Mahkememizce davacının memur olup mal beyanına ilişkin ilgili tüm beyannamelerinin celbedildiğinde söz konusu beyannamelerde başından beri gayrimenkul bildirimlerinin olup, menkul bildiriminin bulunmadığı, tespit olmuştur.
Yapılan yargılama neticesinde mahkememizin 28/12/2012 tarih, 2007/515 esas, 2012/287 karar sayılı kararı ile davacının kiraladığı kasaya ilişkin tanıtım kartının bulunmadığı, davacının şubede kayıtlı tasarruf hesabının bulunduğu ama en son işlem tarihinin 1993 yılı olup, öncesi hareketlerin bulunmadığı, kasa tetkikinde gri 126 nolu kasanın olmayıp 121 numarada bittiği, davacının mal beyanında belirttiği ziynet eşyalarını açıklamadığı ve kiralandığı tarihten bu yana hiç açılıp yoklanmayan araştırma yapılmayan kasanıın seneler sonra açılması için müracaat edilmesinin hayatın olağan akışı içinde makul olmadığı gerekçesi ile ile davanın reddine karar verilmiş olup, verilen karar davacı vekilince temyiz edilmiştir.
Mahkememizce verilen bu karar Yargıtay 11.Hukuk Dairesi’nin 2013/8219 sayılı esas, 2013/22360 Karar, 05.12.2013 tarihli kararı ile ” Davacı, davalı bankaya devredilen … sandığı ile kiralık kasa sözleşmesi yaptığını ve kasa ücretini davalı bankaya ödediğini ileri sürüp belge ibraz ettiği, davalı banka da davalı tarafından ödenen ücretleri tahsil ettiği, ayrıca davalının, davacının kasa kiraladığına açık bir karşı çıkması da söz konusu olmadığı, kasa ücretini ödeyen davacının 27 yıl sonra kasada bulunan eşyalarını istemesi davanın reddine gerekçe olmayacağı gibi, mal beyanında bulunulmaması da sadece Devlet Memurları Kanunu çerçevesinde sonuçlar husule getireceğinden iş bu davanın reddine gerekçe yapılamayacağı, bu nedenlerle mahkemece davacının kiralık kasasının bulunduğu kabul edilerek sonucuna göre bir hüküm kurulması gerekirken anılan gerekçe ile davanın reddi doğru görülmemiş ” hükmü ile bozularak gelmiştir.

Uzamsal akıl yürütme soru verileri »

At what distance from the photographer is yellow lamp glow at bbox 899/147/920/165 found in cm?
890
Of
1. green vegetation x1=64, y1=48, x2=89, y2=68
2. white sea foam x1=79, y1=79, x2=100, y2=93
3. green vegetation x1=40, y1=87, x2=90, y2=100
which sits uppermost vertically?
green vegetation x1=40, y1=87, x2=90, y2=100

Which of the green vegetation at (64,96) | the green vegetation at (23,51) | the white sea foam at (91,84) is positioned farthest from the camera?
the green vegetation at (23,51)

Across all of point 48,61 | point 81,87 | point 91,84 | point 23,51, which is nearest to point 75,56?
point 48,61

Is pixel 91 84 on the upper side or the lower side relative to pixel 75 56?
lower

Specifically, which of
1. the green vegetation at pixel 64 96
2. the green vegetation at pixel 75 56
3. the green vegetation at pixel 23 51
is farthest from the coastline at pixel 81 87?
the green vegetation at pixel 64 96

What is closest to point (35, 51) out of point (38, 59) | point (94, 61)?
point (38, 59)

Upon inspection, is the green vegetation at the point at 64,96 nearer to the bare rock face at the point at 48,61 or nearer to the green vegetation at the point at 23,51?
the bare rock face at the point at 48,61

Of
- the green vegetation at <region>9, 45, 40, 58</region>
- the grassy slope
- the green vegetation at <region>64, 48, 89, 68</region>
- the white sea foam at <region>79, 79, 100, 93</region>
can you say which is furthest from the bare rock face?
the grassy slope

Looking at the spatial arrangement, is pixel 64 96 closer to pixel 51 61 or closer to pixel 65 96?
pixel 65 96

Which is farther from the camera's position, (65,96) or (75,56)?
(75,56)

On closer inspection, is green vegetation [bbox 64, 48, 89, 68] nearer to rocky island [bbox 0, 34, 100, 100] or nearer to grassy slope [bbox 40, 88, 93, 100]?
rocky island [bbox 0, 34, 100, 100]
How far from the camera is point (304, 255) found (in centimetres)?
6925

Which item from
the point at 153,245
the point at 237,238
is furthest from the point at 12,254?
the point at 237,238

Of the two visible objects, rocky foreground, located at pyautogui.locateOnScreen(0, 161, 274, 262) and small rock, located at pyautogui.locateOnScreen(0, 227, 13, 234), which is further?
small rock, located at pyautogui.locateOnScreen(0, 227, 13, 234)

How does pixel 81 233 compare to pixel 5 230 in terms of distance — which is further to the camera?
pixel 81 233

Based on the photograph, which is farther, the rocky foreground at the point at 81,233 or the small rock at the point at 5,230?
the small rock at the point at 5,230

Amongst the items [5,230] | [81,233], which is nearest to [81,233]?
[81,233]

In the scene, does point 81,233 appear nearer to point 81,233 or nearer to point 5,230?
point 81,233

Yazılı Alıştırma 1 »
Kiralık kasa davasıyla ilgili metne göre aşağıdaki soruları yanıtlayın.
(a) Davacının şubede kayıtlı tasarruf hesabındaki en son işlem hangi yıla aittir?
(b) Kasa tetkikinde kasalar kaç numarada bitiyordu?
(c) Mahkemenin kararını hangi Yargıtay dairesi bozdu?
Yazılı Alıştırma 2 »
Kayıtlarda "On closer inspection, is" ifadesini içeren satırdan kayıtların sonuna kadar her şeyi, boş satırları atlayarak ve her satırı bir dize yaparak JSON listesine dönüştürün.

Doğru Sonuç 1 »
(a) 1993
(b) 121
(c) Yargıtay 11. Hukuk Dairesi

Doğru Sonuç 2 »
[
  "On closer inspection, is green vegetation [bbox 64, 48, 89, 68] nearer to rocky island [bbox 0, 34, 100, 100] or nearer to grassy slope [bbox 40, 88, 93, 100]?",
  "rocky island [bbox 0, 34, 100, 100]",
  "How far from the camera is point (304, 255) found (in centimetres)?",
  "6925",
  "Which item from",
  "the point at 153,245",
  "the point at 237,238",
  "is furthest from the point at 12,254?",
  "the point at 237,238",
  "Of the two visible objects, rocky foreground, located at pyautogui.locateOnScreen(0, 161, 274, 262) and small rock, located at pyautogui.locateOnScreen(0, 227, 13, 234), which is further?",
  "small rock, located at pyautogui.locateOnScreen(0, 227, 13, 234)",
  "How does pixel 81 233 compare to pixel 5 230 in terms of distance — which is further to the camera?",
  "pixel 81 233",
  "Based on the photograph, which is farther, the rocky foreground at the point at 81,233 or the small rock at the point at 5,230?",
  "the small rock at the point at 5,230",
  "Amongst the items [5,230] | [81,233], which is nearest to [81,233]?",
  "[81,233]",
  "In the scene, does point 81,233 appear nearer to point 81,233 or nearer to point 5,230?",
  "point 81,233"
]